Natives are portrayed in a very negative way in Rudyard Kipling’s poem “The White Man’s Burden.” They are irresponsible and foolish. They are lazy. The may be evil. They are resentful and ungrateful. All of these descriptions of the non-white people are very negative.
First, Kipling portrays the native peoples as irresponsible and foolish. He says that they are “fluttered” and “wild.” This means that they are flighty and not very serious. Kipling says that they are “half-child.” This implies that they are like children who are irresponsible and who do stupid things. Later on, we are told that the “heathen folly” of the natives will destroy what the whites have built. This, too, shows that the natives are foolish enough that they will ruin all the things the whites have tried to accomplish.
Next, Kipling says that the natives are lazy. It is not just “heathen folly” that will destroy the white men’s efforts. Instead, it is also the “sloth” of the natives that will cause problems. Thus, Kipling also describes the natives as lazy.
Kipling does not dwell much on this point, but he also implies that the natives are in some way evil. In the first stanza, he says that they are “half-devil.” This presumably means that they are prone to do evil things as we tend to associate the devil with evil in our society.
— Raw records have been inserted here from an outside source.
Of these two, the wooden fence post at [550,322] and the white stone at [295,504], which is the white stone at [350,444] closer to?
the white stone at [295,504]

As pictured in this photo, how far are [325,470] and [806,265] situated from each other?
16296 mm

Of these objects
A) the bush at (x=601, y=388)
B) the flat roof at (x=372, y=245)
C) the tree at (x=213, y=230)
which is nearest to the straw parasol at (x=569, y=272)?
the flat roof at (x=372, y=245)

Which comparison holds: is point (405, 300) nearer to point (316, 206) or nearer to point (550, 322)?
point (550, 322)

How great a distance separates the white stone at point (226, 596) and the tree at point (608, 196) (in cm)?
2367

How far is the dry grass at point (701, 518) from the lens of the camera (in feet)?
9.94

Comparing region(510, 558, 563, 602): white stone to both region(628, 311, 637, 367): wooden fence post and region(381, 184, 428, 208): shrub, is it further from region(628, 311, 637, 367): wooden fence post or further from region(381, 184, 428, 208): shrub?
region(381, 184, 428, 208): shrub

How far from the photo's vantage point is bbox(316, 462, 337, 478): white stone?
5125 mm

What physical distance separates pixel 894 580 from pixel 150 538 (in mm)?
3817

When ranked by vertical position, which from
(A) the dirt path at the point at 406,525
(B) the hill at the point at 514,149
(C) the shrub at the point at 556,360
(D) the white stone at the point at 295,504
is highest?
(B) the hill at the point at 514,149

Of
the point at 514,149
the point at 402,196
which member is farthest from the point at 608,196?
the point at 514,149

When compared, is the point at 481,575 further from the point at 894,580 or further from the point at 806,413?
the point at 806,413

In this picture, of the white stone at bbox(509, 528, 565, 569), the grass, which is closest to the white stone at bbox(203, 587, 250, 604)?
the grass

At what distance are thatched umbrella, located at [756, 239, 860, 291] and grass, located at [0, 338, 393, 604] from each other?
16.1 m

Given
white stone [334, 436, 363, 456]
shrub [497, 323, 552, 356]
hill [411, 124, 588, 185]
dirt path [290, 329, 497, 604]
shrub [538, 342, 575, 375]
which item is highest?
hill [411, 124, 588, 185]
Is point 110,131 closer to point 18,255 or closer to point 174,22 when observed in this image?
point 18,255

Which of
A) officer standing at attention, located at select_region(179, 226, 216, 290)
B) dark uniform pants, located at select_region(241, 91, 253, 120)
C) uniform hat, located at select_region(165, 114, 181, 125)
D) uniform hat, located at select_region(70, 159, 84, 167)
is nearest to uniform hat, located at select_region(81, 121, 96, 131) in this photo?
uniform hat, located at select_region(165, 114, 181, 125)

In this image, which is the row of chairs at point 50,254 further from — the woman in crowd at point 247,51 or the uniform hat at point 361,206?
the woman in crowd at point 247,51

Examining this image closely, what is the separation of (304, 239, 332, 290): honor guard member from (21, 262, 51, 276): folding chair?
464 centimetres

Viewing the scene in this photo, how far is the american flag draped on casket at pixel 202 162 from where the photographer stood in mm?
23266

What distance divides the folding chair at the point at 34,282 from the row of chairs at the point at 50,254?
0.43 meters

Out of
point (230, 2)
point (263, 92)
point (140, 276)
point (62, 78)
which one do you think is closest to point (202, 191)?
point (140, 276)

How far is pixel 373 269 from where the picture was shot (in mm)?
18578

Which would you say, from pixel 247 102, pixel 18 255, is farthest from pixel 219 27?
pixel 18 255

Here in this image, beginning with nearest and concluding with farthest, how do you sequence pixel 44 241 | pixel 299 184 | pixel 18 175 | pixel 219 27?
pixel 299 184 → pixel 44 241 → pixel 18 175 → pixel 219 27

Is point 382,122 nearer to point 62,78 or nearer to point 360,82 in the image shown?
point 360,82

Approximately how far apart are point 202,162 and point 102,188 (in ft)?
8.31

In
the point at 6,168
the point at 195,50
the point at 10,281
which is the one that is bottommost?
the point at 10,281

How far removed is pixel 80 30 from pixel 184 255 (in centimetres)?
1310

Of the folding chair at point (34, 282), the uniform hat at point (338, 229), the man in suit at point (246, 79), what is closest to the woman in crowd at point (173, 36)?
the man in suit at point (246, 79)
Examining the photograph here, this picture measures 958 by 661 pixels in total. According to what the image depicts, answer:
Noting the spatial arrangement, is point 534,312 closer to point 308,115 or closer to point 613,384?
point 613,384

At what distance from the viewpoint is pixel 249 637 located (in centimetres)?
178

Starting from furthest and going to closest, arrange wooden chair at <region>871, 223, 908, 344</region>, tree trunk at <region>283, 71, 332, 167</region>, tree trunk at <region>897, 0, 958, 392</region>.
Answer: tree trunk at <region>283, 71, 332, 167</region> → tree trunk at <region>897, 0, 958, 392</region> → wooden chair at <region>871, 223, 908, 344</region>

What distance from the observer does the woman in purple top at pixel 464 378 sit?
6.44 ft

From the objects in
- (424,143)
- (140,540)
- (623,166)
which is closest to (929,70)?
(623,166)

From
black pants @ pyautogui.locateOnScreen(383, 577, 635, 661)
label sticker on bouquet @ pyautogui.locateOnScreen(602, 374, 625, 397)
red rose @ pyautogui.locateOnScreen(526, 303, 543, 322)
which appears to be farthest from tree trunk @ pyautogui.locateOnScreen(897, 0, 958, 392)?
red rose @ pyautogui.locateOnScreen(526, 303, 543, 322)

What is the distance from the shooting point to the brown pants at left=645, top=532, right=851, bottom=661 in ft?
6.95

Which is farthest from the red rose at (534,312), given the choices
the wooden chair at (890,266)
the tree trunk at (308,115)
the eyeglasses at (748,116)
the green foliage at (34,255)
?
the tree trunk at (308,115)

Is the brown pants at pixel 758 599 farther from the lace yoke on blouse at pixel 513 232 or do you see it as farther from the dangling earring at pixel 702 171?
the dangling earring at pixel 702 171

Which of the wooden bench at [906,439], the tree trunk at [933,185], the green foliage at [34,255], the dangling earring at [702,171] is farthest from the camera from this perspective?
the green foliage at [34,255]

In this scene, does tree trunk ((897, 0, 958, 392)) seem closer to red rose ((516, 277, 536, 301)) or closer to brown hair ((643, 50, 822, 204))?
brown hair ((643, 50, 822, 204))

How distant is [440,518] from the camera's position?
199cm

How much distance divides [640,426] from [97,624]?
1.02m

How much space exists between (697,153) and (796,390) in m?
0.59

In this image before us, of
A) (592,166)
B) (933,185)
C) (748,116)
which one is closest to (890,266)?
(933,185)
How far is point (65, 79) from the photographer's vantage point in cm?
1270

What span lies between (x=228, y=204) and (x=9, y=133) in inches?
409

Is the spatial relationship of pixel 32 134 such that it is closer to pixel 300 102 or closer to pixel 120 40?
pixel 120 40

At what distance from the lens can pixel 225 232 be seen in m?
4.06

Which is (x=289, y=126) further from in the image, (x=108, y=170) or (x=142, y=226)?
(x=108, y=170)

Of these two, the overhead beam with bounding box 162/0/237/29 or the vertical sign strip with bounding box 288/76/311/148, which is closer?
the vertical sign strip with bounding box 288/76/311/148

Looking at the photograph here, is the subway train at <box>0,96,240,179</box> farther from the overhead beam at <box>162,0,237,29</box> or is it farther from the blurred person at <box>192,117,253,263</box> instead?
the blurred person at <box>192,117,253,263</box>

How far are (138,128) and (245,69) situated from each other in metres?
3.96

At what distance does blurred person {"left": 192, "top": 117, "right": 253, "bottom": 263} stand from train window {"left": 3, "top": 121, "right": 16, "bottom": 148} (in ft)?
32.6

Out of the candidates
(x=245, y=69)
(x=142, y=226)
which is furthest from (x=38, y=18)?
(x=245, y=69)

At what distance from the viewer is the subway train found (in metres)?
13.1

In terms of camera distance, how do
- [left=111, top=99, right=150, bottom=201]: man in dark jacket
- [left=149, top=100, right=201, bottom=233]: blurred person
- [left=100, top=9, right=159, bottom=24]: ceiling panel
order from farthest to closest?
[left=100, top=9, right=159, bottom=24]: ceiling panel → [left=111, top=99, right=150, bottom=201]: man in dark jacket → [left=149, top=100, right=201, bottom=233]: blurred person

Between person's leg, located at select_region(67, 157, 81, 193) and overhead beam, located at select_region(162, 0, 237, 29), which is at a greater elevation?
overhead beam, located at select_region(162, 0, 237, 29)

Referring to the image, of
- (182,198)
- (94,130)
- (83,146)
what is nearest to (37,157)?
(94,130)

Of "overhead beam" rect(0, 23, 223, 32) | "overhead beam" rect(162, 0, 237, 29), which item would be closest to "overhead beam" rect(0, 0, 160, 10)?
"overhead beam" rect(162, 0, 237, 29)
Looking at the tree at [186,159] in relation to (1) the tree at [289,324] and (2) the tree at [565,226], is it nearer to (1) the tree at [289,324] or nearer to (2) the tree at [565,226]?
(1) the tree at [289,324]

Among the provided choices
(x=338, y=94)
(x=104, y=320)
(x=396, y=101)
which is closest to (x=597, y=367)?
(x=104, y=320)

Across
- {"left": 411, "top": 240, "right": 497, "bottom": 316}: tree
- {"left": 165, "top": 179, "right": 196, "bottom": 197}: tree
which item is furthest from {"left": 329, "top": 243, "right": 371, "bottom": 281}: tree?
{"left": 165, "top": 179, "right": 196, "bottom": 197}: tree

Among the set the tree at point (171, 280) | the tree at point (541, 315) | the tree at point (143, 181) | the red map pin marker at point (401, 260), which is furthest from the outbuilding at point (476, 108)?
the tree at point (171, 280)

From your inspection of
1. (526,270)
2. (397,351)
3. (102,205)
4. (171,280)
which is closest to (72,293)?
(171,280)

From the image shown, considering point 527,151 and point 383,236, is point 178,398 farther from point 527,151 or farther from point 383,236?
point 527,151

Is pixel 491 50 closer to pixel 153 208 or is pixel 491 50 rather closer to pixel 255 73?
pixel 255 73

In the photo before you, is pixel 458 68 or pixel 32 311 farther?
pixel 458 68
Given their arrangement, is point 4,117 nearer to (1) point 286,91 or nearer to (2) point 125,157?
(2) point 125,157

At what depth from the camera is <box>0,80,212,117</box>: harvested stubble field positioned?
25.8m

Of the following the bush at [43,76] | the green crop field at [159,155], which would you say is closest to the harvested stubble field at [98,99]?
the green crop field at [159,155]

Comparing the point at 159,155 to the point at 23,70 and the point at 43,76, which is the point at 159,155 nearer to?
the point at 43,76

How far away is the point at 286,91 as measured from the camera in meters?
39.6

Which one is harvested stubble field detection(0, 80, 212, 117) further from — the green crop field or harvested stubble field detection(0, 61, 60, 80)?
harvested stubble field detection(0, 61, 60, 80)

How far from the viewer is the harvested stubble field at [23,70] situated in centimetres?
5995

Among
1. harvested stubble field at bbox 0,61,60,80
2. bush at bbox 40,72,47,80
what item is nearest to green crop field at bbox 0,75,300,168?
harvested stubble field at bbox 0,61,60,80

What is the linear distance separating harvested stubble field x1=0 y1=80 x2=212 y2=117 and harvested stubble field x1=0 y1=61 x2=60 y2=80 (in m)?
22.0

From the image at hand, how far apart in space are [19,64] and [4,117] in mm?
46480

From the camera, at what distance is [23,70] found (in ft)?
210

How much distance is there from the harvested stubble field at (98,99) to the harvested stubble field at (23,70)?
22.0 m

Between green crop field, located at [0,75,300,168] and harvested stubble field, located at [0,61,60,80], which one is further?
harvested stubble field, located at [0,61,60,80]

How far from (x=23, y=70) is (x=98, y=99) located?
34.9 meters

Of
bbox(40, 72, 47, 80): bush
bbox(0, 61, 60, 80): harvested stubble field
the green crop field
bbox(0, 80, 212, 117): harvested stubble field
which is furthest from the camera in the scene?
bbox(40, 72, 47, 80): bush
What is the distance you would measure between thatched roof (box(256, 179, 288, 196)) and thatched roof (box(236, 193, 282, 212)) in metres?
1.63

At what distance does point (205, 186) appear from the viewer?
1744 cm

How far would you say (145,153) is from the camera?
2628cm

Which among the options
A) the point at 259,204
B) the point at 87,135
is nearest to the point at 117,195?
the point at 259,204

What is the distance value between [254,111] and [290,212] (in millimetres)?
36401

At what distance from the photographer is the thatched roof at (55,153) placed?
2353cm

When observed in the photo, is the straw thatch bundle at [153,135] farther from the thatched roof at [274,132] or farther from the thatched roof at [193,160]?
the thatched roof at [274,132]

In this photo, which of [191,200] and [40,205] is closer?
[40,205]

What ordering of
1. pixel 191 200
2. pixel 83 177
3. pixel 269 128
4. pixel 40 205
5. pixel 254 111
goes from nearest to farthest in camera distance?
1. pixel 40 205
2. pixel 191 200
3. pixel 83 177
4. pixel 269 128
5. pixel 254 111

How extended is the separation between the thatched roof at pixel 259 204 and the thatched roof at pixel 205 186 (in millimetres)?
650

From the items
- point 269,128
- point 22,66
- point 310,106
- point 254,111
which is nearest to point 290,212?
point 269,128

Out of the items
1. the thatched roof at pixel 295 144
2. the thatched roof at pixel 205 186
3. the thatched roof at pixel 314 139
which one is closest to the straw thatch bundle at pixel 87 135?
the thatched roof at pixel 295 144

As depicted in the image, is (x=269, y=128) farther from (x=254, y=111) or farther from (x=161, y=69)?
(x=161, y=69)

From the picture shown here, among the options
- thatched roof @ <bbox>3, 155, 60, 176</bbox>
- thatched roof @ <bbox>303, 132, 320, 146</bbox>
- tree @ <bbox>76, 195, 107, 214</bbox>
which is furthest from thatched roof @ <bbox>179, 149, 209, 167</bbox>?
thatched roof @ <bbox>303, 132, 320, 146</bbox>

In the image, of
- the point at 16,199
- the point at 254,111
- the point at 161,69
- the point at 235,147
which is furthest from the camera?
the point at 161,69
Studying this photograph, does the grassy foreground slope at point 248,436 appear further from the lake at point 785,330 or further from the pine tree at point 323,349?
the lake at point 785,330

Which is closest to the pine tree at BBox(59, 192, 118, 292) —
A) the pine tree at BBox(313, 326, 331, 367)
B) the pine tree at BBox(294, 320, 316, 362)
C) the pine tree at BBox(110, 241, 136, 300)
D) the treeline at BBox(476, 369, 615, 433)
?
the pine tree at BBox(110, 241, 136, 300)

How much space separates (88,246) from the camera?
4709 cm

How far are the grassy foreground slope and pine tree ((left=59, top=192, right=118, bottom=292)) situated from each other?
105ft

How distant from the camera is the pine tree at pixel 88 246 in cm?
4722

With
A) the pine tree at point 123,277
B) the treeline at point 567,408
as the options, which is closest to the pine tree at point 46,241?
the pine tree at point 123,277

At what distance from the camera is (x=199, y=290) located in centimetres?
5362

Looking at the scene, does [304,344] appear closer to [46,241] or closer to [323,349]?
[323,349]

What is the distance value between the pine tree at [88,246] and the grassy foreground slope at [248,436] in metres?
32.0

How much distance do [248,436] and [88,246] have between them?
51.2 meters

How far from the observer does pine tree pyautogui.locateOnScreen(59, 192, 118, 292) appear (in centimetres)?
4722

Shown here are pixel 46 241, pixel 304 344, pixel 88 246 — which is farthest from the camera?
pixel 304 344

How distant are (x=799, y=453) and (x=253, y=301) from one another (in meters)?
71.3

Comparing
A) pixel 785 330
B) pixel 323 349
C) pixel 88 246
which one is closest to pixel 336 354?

Finally, Kipling says that the natives are ungrateful and likely to resent their colonial masters. He says that the whites will work hard to try to civilize the native people. However, the natives will not appreciate this. Instead, they will “blame” and “hate” the white people. They will criticize the whites for trying to help them. They will ask
"Why brought he us from bondage,
Our loved Egyptian night?"
In other words, they will criticize the whites for all the things the whites do to help civilize them and bring them into the modern world.
In all of these ways, Rudyard Kipling paints a very negative picture of the natives in his poem “The White Man’s Burden.”